▶ [CHALLENGES]
A - In the check-ball thread, what service charge was collected for removing and cleaning a check ball and seat?
B - Reproduce the passage of the check-ball thread between "What causes it" and "out good enough..", inclusive.

# Check ball on Graco sprayer



## mv8710 (Jul 28, 2010)

Whats the deal with that thing?
What causes it to stick?
If you run a final rinse of pump armor does it rinse the check ball?


----------



## Gracobucks (May 29, 2011)

Doesn't take much for them to stick. It's just a super thinned down paint that causes them to stick, maybe even just minerals in the water itself. The water will puddle around the ball and when it dries out, it sticks. Pump armor probably would work, but doesn't take much to loosen them up with a good smack on the pump with a wrench. 
If it is really getting stuck where a small tap on the pump will not loosen it the machine isn't getting washed out good enough..


----------



## PACman (Oct 24, 2014)

Hey you're letting out a trade secret! You wouldn't believe how much money we made "fixing" pumps that just hadn't been cleaned properly. 5 minutes worth of work removing and cleaning the check ball and seat and a cool $45 service charge in the till! We pretty much supported our Sherworks program on pump cleaning and selling hoses to people who couldn't flush one correctly. We would sell 20-30 50' hoses every month during the spring and summer.

Titans were the real cash cow though. Any left over latex resin left in the pump and the flat check valve would glue itself to the seat like it was epoxied on there. We would take the siphon hose off, shove a wooden dowel up there to unseat the check valve, and ring up another $45. Good times.


----------



## woodcoyote (Dec 30, 2012)

▶ [SUPPLIED MATERIAL]
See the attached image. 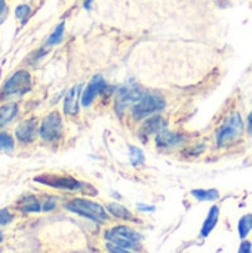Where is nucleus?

▶ [RESULTS BY TASK]
A - $45

B -
What causes it to stick?
If you run a final rinse of pump armor does it rinse the check ball?


----------



## Gracobucks (May 29, 2011)

Doesn't take much for them to stick. It's just a super thinned down paint that causes them to stick, maybe even just minerals in the water itself. The water will puddle around the ball and when it dries out, it sticks. Pump armor probably would work, but doesn't take much to loosen them up with a good smack on the pump with a wrench. 
If it is really getting stuck where a small tap on the pump will not loosen it the machine isn't getting washed out good enough..